And it's like, yeah, of course you would do that to a severely injured animal. Like, no. Well,
Simone Collins: that's just the difference between. Progressive commentators and conservatives, which that itself, that incident online where I think a Christian influencer shot their dog after they [00:04:00] found it hurt in the streets was such a classic indication, right?
If like one is actually just trying to be kind to a suffering person. Being that, that one loves and the other is trying to, it's, it's credentialism and trying to follow the correct, I
Malcolm Collins: wouldn't even say that to the conservative, it is the dog's best interest that they care about to the progressive.
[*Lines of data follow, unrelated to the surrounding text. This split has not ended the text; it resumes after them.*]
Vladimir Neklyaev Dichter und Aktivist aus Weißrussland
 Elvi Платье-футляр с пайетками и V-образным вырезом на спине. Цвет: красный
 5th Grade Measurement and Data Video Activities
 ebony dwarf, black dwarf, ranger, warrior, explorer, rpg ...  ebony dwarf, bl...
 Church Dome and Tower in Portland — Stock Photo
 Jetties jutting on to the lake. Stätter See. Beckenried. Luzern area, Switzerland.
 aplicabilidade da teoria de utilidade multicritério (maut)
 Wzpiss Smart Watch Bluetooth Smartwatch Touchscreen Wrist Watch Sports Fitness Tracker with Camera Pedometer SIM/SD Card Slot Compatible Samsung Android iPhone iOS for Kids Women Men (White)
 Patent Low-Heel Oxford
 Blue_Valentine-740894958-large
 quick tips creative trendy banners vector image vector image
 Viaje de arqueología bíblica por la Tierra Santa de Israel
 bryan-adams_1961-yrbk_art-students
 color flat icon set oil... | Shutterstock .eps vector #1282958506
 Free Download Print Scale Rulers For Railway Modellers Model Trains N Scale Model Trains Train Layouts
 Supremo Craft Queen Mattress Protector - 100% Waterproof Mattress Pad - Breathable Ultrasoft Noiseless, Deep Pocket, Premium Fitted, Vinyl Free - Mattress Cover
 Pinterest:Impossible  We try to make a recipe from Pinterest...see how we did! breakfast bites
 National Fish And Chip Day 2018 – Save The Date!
The dog is a tool to modify their own self image and emotions.
Therefore, they care not for the suffering of the dog. Anything that extends the dog's utility to them is warranted. Which and anything that makes them look good in terms of how they're interacting with it is warranted. What I'm saying is that we've said enough stuff that they could find stuff like that on us, okay?
But one of the most common types of tea videos comes from people's servers and specifically their discord servers and these servers end up either being used as grooming platforms or becoming hotbeds of like [00:05:00] CP and like other sorts of bad information that really they should be doing a better job, like moderating or policing or something like that and this is obviously, like, a What I'm thinking when I'm putting up the server, like how do I keep this from being used as a platform for one of those types of things?
And what immediately came to me was discord is almost set up from the ground level to encourage, grooming behavior virtue spirals, and the formation of organic cults. And this is something we talk a lot about on the show, is how you can get like these organic cults forming. And this is what we, a, there was little things that like happened within our server in its first few days.
Like this is day three of operation, right? So I'm not an old server. And Some individuals started putting the number of kids they had after their name. So it's say their names and then a number and then kids. And then it became so common that people removed the word kids and it was just a [00:06:00] name and then a number, and then it became people shaming people for not.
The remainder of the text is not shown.